The analysis focused on structured launches tied to projects with products or protocols, rather than memecoins. Airdrops and early investor unlocks were identified as major sources of selling pressure.

Related: Kraken-backed SPAC raises $345M in upsized Nasdaq IPO

Crypto IPOs, M&A surge as capital shifts from tokens

In contrast, capital formation has strengthened in traditional markets tied to the sector.
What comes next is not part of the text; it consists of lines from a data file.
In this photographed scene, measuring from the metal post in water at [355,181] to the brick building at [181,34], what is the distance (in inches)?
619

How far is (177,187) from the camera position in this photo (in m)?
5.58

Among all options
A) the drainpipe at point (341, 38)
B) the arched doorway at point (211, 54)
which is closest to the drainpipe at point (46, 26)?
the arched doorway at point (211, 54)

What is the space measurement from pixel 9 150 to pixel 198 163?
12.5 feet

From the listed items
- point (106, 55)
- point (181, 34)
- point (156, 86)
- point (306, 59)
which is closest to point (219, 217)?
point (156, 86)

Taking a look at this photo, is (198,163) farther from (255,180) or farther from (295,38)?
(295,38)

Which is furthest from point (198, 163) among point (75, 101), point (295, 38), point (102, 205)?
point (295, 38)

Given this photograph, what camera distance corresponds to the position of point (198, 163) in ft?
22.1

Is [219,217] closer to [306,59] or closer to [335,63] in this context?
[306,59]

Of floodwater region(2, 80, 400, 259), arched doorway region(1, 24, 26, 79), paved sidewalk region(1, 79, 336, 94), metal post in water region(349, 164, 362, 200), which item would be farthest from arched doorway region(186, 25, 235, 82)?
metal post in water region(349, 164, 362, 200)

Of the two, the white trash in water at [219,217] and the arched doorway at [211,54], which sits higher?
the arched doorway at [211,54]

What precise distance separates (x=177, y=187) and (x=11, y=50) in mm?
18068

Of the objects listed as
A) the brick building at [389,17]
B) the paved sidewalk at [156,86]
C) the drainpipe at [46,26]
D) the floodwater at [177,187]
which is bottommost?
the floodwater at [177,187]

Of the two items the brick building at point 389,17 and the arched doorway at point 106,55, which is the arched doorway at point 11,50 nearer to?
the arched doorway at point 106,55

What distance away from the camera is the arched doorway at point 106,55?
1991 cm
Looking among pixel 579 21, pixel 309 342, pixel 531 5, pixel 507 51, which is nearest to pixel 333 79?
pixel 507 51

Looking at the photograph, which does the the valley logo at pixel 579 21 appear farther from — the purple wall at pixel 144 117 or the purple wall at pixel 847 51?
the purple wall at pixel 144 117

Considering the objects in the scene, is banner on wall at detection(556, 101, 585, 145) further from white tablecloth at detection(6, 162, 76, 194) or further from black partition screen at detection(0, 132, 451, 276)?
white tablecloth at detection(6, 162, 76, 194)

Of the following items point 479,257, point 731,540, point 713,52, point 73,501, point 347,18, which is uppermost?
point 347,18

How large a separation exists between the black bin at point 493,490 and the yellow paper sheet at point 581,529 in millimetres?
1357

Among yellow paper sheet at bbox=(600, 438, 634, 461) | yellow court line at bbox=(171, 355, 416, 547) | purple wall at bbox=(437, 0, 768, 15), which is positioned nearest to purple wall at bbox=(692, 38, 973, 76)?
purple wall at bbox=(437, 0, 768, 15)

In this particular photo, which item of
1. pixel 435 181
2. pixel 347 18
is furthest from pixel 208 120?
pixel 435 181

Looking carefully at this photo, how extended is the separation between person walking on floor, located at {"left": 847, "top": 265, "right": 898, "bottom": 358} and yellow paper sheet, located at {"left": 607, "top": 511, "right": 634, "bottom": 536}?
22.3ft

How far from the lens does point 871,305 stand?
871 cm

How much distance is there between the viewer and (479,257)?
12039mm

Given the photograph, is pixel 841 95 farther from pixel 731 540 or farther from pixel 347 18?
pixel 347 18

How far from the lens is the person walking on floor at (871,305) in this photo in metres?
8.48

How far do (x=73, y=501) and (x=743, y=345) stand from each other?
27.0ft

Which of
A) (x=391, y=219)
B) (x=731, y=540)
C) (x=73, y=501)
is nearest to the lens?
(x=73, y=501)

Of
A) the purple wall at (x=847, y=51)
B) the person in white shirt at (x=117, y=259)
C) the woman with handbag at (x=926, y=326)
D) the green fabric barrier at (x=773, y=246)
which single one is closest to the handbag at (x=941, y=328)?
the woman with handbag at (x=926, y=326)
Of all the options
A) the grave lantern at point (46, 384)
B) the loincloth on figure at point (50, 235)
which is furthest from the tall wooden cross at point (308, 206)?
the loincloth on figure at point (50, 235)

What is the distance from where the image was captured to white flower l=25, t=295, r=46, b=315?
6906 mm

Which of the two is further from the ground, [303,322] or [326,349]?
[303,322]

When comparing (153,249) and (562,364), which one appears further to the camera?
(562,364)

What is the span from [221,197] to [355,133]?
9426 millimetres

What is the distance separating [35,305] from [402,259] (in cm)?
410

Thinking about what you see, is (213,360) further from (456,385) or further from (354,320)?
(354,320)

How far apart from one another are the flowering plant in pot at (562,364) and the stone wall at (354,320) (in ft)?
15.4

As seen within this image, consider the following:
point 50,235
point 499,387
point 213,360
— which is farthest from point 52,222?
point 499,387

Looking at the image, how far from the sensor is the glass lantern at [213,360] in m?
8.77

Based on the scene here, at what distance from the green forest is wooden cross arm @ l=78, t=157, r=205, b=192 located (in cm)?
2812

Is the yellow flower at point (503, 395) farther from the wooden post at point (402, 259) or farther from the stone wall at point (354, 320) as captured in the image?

Fundraising for crypto-related initial public offerings (IPOs) reached about $14.6 billion in 2025, up sharply from the prior year, while merger and acquisition (M&A) activity surpassed $42.5 billion, the highest level in five years.

Grachev said the shift should be understood as a rotation rather than a withdrawal of capital. If capital were simply leaving crypto, you wouldn’t see IPO raises jump 48x year-over-year to $14.6 billion, M&A hit a 5-year high of over $42.5 billion, and crypto equity performance outpacing token performance,” he said.

In its report, DWF compared listed companies such as Circle, Gemini, eToro, Bullish and Figure with tokenized projects using trailing 12-month price-to-sales ratios. Public equities traded at multiples between roughly 7 and 40 times sales, compared with 2 to 16 times for comparable tokens.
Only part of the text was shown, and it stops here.